By Ilgin Karlidag
BRUSSELS
The European Parliament has been criticized for refusing to hold a photo exhibition that shows victims allegedly tortured by the Bashar al-Assad regime in Syria.
The College of Quaestors, a five-member European Parliament body, had unanimously voted on June 9 against exhibiting the photos because they were deemed as "too disturbing".
But Alyn Smith, Member of the European Parliament for the Greens and the European Free Alliance, told Anadolu Agency that he would appeal the decision to European Parliament President Martin Schulz.
"The photos are absolutely very very difficult to see, they are real evidence of what has been happening within Syria," Smith said.
"I think it’s important to ask people dealing with Syria that we do not close our eyes to the realities of that is happening," he said.
He added that the parliamentarians who ruled against the exhibition were "overcautious and shying away from controversy."
According to diplomatic sources, organizers had offered to remove the most graphic photos, but still the College of Quaestors refused to hold the exhibition.

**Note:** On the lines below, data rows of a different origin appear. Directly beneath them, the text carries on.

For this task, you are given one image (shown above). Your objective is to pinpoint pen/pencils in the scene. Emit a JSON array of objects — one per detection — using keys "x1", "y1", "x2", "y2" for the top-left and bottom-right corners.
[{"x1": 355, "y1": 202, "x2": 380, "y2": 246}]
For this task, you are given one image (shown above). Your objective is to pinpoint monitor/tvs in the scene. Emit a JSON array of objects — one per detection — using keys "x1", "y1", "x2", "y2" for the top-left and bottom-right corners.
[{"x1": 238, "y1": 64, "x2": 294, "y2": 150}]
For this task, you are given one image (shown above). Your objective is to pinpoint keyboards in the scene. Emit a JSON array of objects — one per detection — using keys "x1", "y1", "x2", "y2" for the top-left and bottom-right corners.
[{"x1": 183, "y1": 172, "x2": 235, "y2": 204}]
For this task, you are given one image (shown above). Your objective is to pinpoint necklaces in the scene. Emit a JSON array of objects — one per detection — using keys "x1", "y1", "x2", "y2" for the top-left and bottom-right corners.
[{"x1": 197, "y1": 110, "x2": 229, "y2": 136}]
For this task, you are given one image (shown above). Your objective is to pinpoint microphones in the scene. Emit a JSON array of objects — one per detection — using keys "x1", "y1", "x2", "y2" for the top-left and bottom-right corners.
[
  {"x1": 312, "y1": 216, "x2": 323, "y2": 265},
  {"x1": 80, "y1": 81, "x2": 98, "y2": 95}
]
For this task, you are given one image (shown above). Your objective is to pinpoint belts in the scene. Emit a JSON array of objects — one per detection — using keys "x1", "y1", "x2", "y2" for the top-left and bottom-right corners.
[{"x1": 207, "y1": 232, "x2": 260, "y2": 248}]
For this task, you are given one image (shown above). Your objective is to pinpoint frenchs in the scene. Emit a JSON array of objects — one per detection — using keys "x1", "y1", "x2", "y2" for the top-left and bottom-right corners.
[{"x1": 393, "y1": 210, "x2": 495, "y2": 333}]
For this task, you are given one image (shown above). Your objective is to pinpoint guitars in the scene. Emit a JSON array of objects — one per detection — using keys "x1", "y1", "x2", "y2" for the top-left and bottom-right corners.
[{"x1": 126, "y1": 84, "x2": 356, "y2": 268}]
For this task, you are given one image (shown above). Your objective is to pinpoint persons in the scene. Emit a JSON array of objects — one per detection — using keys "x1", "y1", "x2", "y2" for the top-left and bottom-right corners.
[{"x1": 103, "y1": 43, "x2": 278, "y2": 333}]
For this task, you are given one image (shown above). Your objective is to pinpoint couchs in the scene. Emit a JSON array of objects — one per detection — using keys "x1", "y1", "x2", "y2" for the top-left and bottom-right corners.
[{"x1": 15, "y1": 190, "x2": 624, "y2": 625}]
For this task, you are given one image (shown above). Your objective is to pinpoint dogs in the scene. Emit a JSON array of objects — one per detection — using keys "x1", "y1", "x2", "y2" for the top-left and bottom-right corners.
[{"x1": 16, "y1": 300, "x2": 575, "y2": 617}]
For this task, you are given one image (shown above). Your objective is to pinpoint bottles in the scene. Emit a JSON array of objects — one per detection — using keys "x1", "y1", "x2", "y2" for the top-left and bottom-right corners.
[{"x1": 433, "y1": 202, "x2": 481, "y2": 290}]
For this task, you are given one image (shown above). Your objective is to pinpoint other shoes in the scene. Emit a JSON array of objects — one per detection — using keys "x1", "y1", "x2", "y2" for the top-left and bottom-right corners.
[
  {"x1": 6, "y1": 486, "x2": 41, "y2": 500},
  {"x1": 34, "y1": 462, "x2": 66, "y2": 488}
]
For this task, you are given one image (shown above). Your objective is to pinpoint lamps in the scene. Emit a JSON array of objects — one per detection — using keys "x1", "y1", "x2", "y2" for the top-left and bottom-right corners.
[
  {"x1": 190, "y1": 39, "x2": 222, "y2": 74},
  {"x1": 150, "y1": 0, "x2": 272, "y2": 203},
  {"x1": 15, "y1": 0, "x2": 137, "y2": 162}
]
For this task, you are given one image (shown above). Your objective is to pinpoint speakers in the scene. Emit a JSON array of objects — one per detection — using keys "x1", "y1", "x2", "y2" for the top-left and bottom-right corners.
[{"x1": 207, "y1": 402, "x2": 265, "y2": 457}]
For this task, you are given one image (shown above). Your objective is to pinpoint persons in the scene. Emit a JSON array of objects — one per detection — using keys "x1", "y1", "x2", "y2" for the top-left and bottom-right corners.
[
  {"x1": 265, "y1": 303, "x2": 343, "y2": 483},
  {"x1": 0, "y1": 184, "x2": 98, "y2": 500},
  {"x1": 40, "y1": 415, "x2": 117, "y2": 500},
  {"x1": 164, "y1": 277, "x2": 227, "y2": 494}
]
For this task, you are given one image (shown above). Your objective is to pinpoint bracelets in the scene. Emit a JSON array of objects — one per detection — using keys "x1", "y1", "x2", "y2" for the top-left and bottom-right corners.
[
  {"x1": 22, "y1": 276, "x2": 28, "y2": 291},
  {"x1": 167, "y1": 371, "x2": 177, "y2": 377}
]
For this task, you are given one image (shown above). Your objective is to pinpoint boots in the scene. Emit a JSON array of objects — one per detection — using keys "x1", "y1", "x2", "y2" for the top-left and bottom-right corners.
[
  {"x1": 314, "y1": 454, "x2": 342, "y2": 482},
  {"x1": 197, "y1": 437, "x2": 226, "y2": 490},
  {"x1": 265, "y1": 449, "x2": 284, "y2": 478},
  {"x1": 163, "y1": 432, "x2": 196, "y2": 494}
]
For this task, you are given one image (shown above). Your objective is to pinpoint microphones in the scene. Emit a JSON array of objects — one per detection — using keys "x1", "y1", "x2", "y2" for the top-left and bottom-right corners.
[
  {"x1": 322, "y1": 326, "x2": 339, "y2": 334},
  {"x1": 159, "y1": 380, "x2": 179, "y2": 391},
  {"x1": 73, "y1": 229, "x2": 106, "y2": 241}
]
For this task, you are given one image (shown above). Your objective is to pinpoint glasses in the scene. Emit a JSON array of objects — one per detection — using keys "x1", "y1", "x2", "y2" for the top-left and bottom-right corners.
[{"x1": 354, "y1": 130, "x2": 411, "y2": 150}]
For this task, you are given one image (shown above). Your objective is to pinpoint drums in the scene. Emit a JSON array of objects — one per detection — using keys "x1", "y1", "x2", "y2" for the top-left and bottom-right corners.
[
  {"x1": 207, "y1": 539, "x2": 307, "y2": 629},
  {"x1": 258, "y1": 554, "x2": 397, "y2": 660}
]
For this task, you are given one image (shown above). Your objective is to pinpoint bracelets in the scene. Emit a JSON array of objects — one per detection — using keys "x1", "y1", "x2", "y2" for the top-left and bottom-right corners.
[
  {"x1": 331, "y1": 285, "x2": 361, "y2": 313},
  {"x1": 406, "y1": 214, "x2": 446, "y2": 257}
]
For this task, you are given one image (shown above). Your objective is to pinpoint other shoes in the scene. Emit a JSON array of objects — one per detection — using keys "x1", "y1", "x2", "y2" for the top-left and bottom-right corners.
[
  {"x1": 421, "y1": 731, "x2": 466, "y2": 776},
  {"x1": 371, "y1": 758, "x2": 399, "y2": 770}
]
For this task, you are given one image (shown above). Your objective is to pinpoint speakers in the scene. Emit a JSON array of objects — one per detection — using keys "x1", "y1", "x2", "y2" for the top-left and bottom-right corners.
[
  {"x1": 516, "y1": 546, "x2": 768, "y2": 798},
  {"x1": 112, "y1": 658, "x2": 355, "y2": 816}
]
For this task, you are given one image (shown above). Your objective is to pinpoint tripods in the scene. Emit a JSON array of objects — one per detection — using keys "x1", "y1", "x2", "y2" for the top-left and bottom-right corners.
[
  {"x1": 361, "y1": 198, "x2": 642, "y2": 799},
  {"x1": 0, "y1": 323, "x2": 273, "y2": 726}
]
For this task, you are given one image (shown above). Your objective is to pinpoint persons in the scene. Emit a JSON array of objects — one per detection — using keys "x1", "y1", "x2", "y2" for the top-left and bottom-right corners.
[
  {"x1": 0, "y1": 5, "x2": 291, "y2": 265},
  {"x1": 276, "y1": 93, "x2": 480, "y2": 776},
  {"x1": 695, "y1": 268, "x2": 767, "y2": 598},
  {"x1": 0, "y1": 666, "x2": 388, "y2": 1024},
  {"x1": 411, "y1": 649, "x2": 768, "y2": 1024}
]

Catherine Bearder, Member of the European Parliament for the Liberals and Democrats of Europe, the Qaestor in charge of exhibitions, told Anadolu Agency in a written statement: "[we] unanimously decided that these photos were too disturbing to be displayed in a public place where they could be inadvertently viewed by passers-by, including children."

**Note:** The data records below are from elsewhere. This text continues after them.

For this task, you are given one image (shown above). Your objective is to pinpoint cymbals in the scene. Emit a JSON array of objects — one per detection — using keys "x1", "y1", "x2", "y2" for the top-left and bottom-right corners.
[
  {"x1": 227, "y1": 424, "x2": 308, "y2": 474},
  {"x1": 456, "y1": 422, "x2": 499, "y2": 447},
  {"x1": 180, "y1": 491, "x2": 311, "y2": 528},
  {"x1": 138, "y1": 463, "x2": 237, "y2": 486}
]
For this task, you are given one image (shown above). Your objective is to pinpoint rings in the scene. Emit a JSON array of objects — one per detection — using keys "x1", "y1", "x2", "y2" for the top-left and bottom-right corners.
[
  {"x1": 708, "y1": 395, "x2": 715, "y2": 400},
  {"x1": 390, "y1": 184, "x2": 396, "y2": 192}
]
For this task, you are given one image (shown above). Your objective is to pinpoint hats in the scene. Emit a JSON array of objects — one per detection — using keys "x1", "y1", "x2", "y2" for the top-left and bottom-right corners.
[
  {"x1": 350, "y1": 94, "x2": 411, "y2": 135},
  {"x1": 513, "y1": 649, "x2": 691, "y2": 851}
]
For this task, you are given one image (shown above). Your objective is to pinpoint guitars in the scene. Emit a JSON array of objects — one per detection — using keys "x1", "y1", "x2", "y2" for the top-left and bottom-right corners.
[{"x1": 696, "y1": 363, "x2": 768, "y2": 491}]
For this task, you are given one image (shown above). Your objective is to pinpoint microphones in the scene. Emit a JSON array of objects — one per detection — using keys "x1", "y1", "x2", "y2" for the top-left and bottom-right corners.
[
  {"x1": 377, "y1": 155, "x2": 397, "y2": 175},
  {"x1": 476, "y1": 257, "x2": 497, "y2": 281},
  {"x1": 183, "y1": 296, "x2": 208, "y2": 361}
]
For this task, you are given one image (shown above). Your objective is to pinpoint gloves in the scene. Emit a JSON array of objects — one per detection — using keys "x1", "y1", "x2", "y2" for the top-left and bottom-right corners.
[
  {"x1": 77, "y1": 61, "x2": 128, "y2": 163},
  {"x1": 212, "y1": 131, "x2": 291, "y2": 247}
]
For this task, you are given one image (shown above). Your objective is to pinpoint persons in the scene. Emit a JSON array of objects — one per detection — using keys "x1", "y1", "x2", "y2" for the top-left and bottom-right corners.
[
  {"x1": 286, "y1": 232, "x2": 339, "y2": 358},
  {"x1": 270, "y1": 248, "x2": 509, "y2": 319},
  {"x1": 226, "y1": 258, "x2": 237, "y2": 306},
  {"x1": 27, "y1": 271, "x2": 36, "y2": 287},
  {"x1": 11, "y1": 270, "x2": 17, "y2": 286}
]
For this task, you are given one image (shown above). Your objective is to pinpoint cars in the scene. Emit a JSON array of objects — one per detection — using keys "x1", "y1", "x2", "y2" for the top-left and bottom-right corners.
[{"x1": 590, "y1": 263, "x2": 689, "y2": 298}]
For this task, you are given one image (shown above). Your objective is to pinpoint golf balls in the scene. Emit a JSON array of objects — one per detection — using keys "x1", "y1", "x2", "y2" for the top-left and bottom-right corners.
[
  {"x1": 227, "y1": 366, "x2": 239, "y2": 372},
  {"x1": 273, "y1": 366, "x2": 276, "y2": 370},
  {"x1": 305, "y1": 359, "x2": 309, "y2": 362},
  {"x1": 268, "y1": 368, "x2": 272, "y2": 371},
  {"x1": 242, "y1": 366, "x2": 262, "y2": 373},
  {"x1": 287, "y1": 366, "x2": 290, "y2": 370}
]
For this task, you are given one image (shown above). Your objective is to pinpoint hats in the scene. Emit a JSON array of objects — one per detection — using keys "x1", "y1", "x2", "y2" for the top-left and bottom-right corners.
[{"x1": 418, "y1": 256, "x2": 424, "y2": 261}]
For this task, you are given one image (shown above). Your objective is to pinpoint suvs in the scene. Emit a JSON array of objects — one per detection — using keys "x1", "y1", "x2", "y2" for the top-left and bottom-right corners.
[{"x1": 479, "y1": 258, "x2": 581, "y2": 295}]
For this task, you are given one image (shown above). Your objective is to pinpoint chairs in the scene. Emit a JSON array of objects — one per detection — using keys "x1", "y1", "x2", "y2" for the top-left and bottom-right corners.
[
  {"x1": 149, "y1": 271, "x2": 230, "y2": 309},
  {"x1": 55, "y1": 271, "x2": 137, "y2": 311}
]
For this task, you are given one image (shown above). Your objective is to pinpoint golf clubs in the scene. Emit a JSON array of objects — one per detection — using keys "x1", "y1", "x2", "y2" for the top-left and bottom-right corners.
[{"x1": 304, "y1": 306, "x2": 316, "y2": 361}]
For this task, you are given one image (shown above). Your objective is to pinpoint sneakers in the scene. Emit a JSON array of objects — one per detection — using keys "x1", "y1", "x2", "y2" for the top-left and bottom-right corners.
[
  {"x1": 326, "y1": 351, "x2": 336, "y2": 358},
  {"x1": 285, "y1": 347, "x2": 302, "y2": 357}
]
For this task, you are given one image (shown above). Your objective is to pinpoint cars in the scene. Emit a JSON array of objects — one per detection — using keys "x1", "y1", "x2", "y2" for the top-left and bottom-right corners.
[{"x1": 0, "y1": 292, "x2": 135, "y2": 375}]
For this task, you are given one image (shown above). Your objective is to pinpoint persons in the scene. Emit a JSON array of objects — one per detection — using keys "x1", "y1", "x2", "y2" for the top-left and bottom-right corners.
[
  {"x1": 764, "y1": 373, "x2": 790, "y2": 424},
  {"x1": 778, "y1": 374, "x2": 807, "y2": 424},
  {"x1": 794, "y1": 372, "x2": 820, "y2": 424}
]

"The public areas of the parliament are open to many visitors and it would be impossible to warn them of the graphic nature of these photographs," Bearder said.
"The MEPs arranging the exhibition have instead been advised to use a committee room where the pictures will be publicly available to those who wish to view them," she said.
However, Mouaffaq Nyrabia, Syrian National Coalition's Representative to the Benelux and EU, urged the European Parliament to exhibit the photos to document and not ignore the war crimes committed allegedly by the Assad regime.
"The series of photographs taken by the Syrian regime defector 'Caesar' present clear and compelling evidence - endorsed by the UN - of Assad's systematic campaign of murder and torture, and are important testimony to the suffering of Syrians at the hands of this brutal dictatorship," Nyrabia said in a written statement to Anadolu Agency.
"The situation in Syria is now a global crisis whose impact upon Europe has repeatedly been made clear," he said.
"Europe can and must play a more proactive role in achieving a political transition in Syria, and accountability must be central to these efforts," Nyrabia added.
In January 2014, a team of six forensic experts, led by Desmond Lorenz de Silva, the former United Nations Chief War Crimes Prosecutor in Sierra Leone, concluded in a report that the photos, leaked by an alleged Syrian defector with the code name "Caesar" were "direct evidence" of torture by the Assad regime.
The code name was given on the pretext of protecting the identity of the source, who reportedly smuggled the pictures on a memory stick during his time when he worked with the regime’s military police.
The United Nations in March exhibited 30 photographs out of around 55,000 released by Caesar.
More than 210,000 people have been killed in the Syria civil war, prompting a refugee crisis, which has made Turkey the world's largest refugee-hosting country with up to million Syrian refugees.